We don't know, might be just locales using Handwavium to improve their conditions without any connection or even knowledge about what the Fen are doing. Or it might be a "secret" Fen support mission for Africa. Nobody has ever decided about it.
There is another aspect of dropping product from orbit... we wouldn't want to demonstrate to everyone how easy a precision orbital strike can be. Tongue

I can imagine showing that you can drop it to within, say, a few miles of target would make most countries nervous about Fen capabilities...
--

"You know how parents tell you everything's going to fine, but you know they're lying to make you feel better? Everything's going to be fine." - The Doctor

HRogge

Transporting it down carefully with over-sized "trucks" sounds like a better plan.

Lets keep the "drop a rock on them" solution secret.
Yeah.

Any number of folks could perform a precision strike from orbit, but the Articles of Convention (backed up by the Space Patrol, or before they were around, StellviaCorp) make it clear that nobody's allowed. Even if it's just a cargo drop, Noah's sufficiently paranoid to think of it as "target practice," and he has reason to keep the 'danes on the Fen's good side.
--
Rob Kelk
"Governments have no right to question the loyalty of those who oppose
them. Adversaries remain citizens of the same state, common subjects of
the same sovereign, servants of the same law."

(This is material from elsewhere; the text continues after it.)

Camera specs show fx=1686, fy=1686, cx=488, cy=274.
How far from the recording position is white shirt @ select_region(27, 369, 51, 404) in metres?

- Michael Ignatieff, addressing Stanford University in 2012
Yup. There are several folk in Fenspace who would be very ... upset... with anyone being obvious about developing those capabilities. There are several main reasons:

1) It's not nice to hit the 'danes
2) It makes them mad at us
3) It makes them consider coming after us just to militarize space against each other.

This is one of Marsden's big reasons, after all, and the reason why most of his own cargo drops to Earth are made by tug...
--
Sucrose Octanitrate.
Proof positive that with sufficient motivation, you can make anything explode.
JFerio Wrote:There is another aspect of dropping product from orbit... we wouldn't want to demonstrate to everyone how easy a precision orbital strike can be. Tongue

I can imagine showing that you can drop it to within, say, a few miles of target would make most countries nervous about Fen capabilities...
The feck?  I was thinking more along the lines of an over-grown Apollo/Soyuz style landing.  Not kinetic-kill-everything-within-five-miles-impact.
Besides, didn't we all go through this phase back in the Fifties and Sixties?  I think that animated film Iron Giant did an excellent job in portraying just how paranoid some people were about Sputnik.  I would like to hope that the people in general would learn from history, especially when it as recent as that.